→ **Given exercise**
Format the items as a Markdown table with the columns Row and Line, starting at the line that contains "Which is nearest" and ending at the last line of the items. Give one numbered row per line, and leave out blank lines and the pictures.

→ **Provided information**
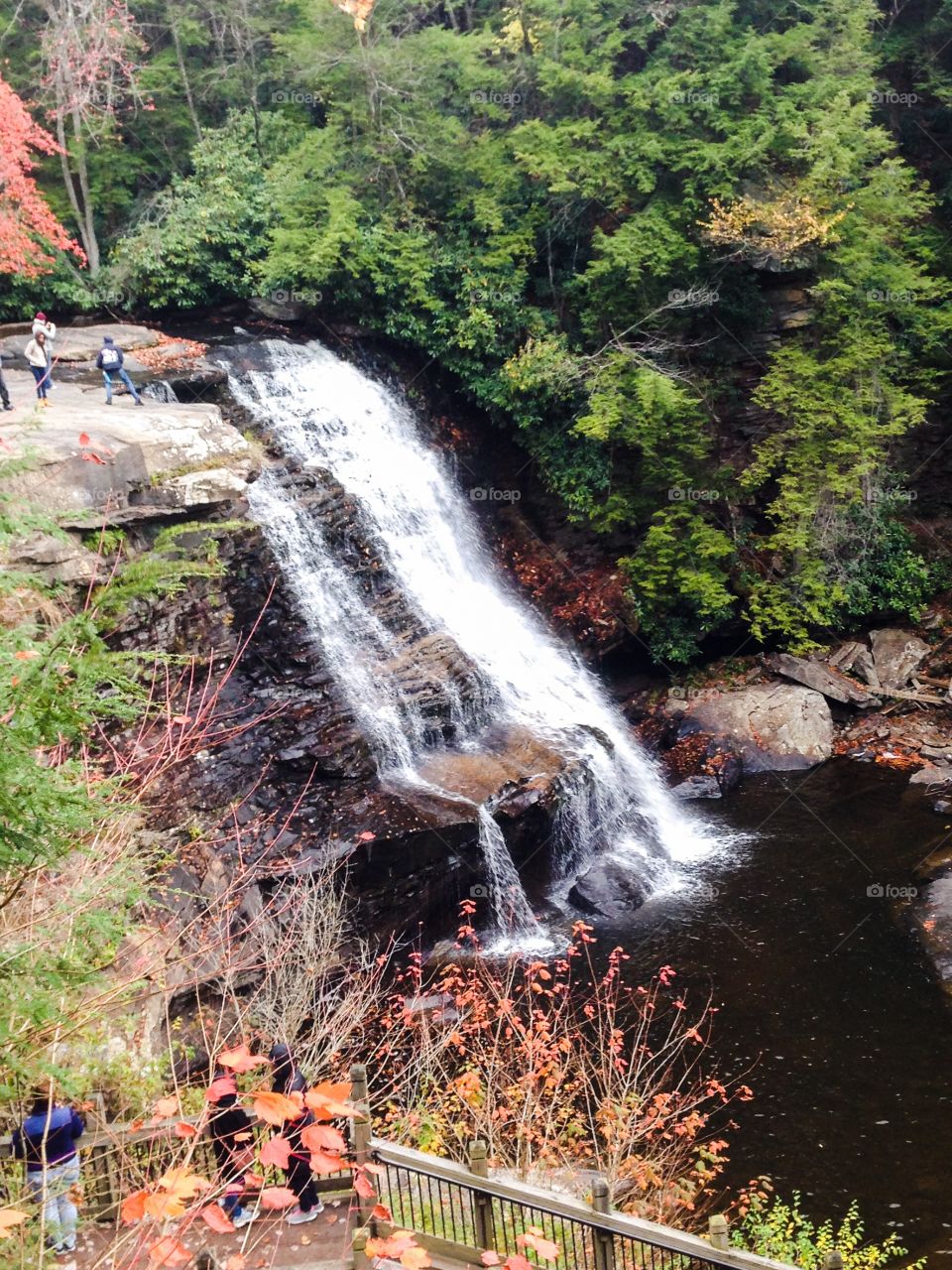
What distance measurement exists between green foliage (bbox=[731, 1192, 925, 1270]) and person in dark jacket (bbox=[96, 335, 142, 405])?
13.6 m

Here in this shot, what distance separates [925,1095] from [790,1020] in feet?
5.26

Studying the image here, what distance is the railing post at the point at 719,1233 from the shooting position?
685cm

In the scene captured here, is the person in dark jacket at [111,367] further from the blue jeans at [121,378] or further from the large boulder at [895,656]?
the large boulder at [895,656]

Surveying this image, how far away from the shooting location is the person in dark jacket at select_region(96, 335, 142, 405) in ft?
50.1

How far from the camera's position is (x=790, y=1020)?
37.6 feet

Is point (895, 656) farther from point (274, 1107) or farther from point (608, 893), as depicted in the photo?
point (274, 1107)

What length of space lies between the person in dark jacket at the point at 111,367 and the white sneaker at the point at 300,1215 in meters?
12.2

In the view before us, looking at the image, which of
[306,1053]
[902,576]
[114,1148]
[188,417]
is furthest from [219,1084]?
[902,576]

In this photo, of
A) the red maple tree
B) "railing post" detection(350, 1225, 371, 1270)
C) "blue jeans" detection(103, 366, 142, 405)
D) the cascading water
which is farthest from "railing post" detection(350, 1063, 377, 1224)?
the red maple tree

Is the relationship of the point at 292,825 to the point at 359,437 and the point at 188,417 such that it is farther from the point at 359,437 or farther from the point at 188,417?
the point at 359,437

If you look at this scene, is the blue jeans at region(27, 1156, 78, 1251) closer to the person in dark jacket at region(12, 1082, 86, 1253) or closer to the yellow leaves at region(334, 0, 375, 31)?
the person in dark jacket at region(12, 1082, 86, 1253)

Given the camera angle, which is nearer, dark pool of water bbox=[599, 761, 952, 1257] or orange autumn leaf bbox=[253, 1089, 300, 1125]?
orange autumn leaf bbox=[253, 1089, 300, 1125]

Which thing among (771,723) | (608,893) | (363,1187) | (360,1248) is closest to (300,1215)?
(363,1187)

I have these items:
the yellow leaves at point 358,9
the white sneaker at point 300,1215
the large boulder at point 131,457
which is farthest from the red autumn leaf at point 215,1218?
the yellow leaves at point 358,9
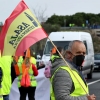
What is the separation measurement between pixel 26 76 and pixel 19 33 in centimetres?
681

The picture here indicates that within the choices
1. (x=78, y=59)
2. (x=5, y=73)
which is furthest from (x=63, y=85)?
(x=5, y=73)

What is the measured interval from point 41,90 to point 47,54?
9.62 meters

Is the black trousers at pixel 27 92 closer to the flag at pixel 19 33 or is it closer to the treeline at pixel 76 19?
the flag at pixel 19 33

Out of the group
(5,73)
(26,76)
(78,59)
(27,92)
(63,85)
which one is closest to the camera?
(63,85)

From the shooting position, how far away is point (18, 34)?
5.58 metres

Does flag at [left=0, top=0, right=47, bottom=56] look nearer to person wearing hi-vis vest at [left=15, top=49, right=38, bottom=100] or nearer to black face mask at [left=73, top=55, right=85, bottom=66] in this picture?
black face mask at [left=73, top=55, right=85, bottom=66]

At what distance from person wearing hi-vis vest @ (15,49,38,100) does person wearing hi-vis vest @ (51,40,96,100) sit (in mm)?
7073

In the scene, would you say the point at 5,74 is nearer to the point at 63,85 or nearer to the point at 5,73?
the point at 5,73

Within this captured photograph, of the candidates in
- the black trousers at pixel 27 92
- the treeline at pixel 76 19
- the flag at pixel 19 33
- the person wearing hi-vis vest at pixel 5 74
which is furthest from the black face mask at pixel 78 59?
the treeline at pixel 76 19

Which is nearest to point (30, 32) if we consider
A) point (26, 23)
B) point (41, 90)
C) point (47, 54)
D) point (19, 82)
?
point (26, 23)

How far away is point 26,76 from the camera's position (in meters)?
12.3

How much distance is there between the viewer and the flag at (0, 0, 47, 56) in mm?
5570

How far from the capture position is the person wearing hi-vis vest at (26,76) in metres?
12.3

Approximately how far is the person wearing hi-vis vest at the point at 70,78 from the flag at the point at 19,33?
1.57 feet
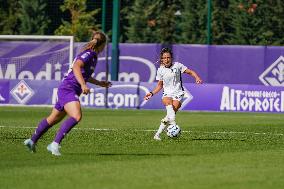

→ **Final result**
| Row | Line |
|---|---|
| 1 | Which is nearest to point (30, 32) if we consider |
| 2 | A) point (26, 23) |
| 3 | B) point (41, 90) |
| 4 | C) point (47, 54) |
| 5 | D) point (19, 82) |
| 6 | ? |
| 7 | point (26, 23) |
| 8 | How far away is point 26,76 from the camera's position (in meters)? |
| 9 | 12.3 |
| 10 | How much distance is there between the viewer and the flag at (0, 0, 47, 56) in mm? |
| 11 | 5570 |
| 12 | How far from the capture position is the person wearing hi-vis vest at (26,76) in metres? |
| 13 | 12.3 |
| 14 | Approximately how far is the person wearing hi-vis vest at the point at 70,78 from the flag at the point at 19,33? |
| 15 | 1.57 feet |